-- Opening Marker --
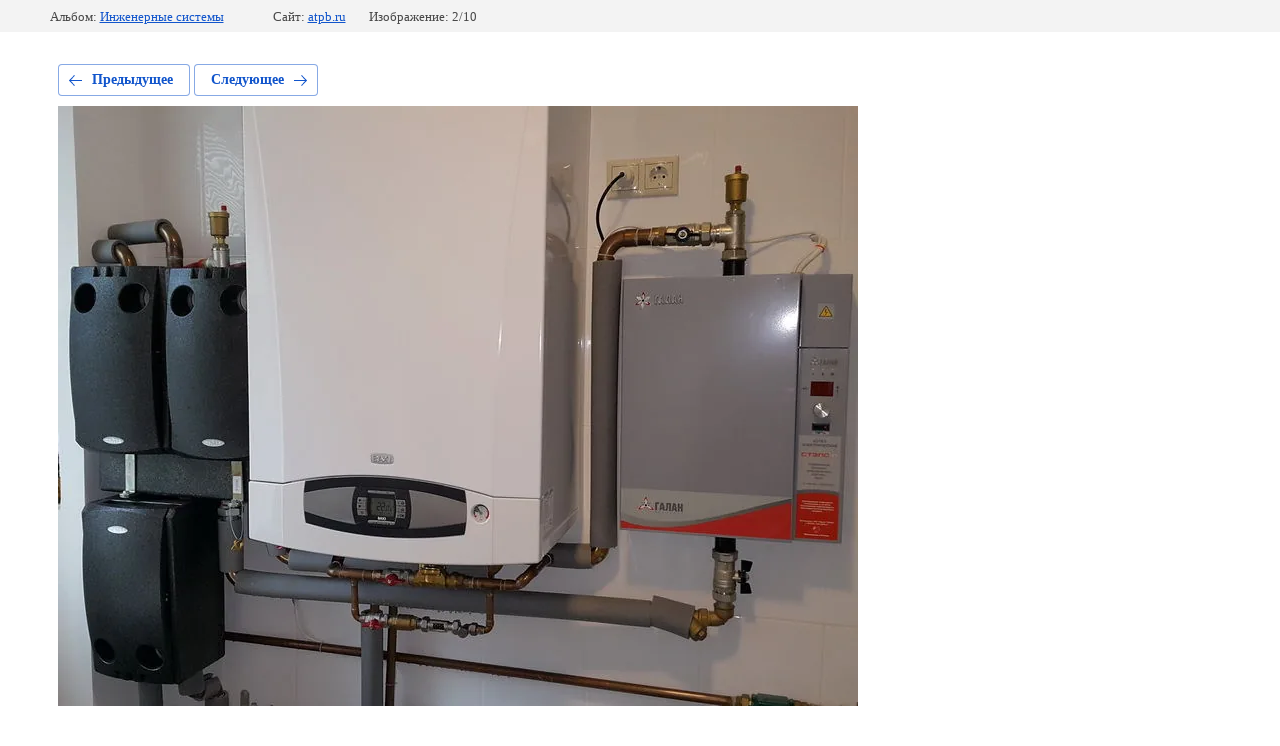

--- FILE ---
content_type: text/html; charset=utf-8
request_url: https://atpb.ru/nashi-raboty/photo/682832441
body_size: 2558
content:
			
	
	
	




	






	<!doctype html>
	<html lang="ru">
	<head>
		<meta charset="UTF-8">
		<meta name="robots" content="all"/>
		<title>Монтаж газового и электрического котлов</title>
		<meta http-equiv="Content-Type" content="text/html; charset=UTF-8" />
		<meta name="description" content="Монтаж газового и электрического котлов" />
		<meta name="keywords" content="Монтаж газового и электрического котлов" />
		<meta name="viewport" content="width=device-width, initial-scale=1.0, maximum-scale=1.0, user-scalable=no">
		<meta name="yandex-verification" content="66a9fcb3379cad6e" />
-- Closing Marker --
What to produce
Write every line of the data out again exactly, leaving out all images.

Response
--- FILE ---
content_type: text/html; charset=utf-8
request_url: https://atpb.ru/nashi-raboty/photo/682832441
body_size: 2558
content:
			
	
	
	




	






	<!doctype html>
	<html lang="ru">
	<head>
		<meta charset="UTF-8">
		<meta name="robots" content="all"/>
		<title>Монтаж газового и электрического котлов</title>
		<meta http-equiv="Content-Type" content="text/html; charset=UTF-8" />
		<meta name="description" content="Монтаж газового и электрического котлов" />
		<meta name="keywords" content="Монтаж газового и электрического котлов" />
		<meta name="viewport" content="width=device-width, initial-scale=1.0, maximum-scale=1.0, user-scalable=no">
		<meta name="yandex-verification" content="66a9fcb3379cad6e" />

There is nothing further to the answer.